Questions about scene geometry:
○ ○ ○ ○ ○

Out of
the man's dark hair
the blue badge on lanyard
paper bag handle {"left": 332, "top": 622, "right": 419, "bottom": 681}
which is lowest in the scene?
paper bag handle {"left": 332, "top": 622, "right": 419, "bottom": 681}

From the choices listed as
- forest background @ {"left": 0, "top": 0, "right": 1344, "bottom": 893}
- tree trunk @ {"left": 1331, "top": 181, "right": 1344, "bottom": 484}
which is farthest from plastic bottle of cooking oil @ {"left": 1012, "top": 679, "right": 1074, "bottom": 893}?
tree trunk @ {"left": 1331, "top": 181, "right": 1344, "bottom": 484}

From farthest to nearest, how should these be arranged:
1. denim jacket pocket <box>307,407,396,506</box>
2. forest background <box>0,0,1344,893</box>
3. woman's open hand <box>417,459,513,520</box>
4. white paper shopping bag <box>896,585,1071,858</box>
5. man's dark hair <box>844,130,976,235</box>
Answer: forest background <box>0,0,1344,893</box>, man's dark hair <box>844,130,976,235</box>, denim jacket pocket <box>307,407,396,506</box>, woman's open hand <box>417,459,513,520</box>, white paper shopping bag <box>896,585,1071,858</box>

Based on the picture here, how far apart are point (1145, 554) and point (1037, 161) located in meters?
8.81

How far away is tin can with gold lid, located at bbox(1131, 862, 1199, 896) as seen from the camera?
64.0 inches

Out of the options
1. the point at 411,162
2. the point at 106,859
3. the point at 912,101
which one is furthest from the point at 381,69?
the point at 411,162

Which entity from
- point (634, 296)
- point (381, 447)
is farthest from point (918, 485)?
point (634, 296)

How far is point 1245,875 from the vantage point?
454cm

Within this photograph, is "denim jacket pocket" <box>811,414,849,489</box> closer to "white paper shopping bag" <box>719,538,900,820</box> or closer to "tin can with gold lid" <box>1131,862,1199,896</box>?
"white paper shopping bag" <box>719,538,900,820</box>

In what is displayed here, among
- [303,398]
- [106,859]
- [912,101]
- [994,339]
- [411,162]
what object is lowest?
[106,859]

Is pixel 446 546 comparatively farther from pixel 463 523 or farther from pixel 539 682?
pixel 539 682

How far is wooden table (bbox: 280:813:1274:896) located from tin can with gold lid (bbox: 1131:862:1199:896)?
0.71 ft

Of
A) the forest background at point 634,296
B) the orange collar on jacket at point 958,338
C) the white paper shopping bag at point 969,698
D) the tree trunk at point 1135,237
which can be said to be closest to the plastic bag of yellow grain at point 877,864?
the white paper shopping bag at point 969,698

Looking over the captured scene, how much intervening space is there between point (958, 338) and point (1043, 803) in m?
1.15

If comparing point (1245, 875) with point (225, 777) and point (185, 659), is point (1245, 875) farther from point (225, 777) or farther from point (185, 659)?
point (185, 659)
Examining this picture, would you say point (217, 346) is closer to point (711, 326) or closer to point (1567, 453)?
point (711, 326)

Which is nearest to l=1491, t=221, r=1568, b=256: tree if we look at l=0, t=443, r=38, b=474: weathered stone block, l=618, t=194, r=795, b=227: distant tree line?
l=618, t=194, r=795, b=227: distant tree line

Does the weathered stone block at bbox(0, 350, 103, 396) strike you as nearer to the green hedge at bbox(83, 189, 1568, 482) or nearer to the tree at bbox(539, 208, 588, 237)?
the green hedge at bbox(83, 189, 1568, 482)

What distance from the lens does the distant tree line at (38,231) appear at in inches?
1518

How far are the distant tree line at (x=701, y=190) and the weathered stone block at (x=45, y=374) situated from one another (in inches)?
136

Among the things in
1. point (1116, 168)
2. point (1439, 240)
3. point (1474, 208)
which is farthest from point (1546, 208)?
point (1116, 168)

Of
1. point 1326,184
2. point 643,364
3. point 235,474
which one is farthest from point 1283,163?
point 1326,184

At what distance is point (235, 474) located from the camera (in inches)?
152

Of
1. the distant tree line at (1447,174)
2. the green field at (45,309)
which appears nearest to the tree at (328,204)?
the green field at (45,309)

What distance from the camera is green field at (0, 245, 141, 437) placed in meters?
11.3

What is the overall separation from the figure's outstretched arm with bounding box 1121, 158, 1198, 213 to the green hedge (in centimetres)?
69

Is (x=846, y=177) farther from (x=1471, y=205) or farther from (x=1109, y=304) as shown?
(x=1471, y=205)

○ ○ ○ ○ ○

## Given problem
Output only the lines from the one holding "If comparing point" through the last line above, exactly as they appear.

## Exercise output
If comparing point (1245, 875) with point (225, 777) and point (185, 659), is point (1245, 875) farther from point (225, 777) or farther from point (185, 659)?
point (185, 659)
Examining this picture, would you say point (217, 346) is closer to point (711, 326) or closer to point (1567, 453)?
point (711, 326)

Which is nearest to l=1491, t=221, r=1568, b=256: tree if we look at l=0, t=443, r=38, b=474: weathered stone block, l=618, t=194, r=795, b=227: distant tree line?
l=618, t=194, r=795, b=227: distant tree line

Does the weathered stone block at bbox(0, 350, 103, 396) strike you as nearer to the green hedge at bbox(83, 189, 1568, 482) or nearer to the tree at bbox(539, 208, 588, 237)?
the green hedge at bbox(83, 189, 1568, 482)

What distance from the lens does the distant tree line at (38,231) appear at in inches?
1518

How far are the distant tree line at (x=701, y=190) and the weathered stone block at (x=45, y=374) situated from one another (in inches)?
136

Among the things in
1. point (1116, 168)
2. point (1439, 240)
3. point (1474, 208)
which is farthest from point (1546, 208)?
point (1116, 168)

Of
1. point 1326,184
2. point 643,364
3. point 235,474
which one is farthest from point 1283,163?
point 1326,184

At what distance is point (235, 474) located from the camera (in inches)?
152

Of
1. the distant tree line at (1447,174)
2. the green field at (45,309)
which appears nearest to the tree at (328,204)?
the green field at (45,309)

What distance from the camera is green field at (0, 245, 141, 437) placed in meters?
11.3

What is the overall separation from the figure's outstretched arm with bounding box 1121, 158, 1198, 213 to the green hedge (in centimetres)?
69

Is (x=846, y=177) farther from (x=1471, y=205) or farther from (x=1109, y=304) as shown?
(x=1471, y=205)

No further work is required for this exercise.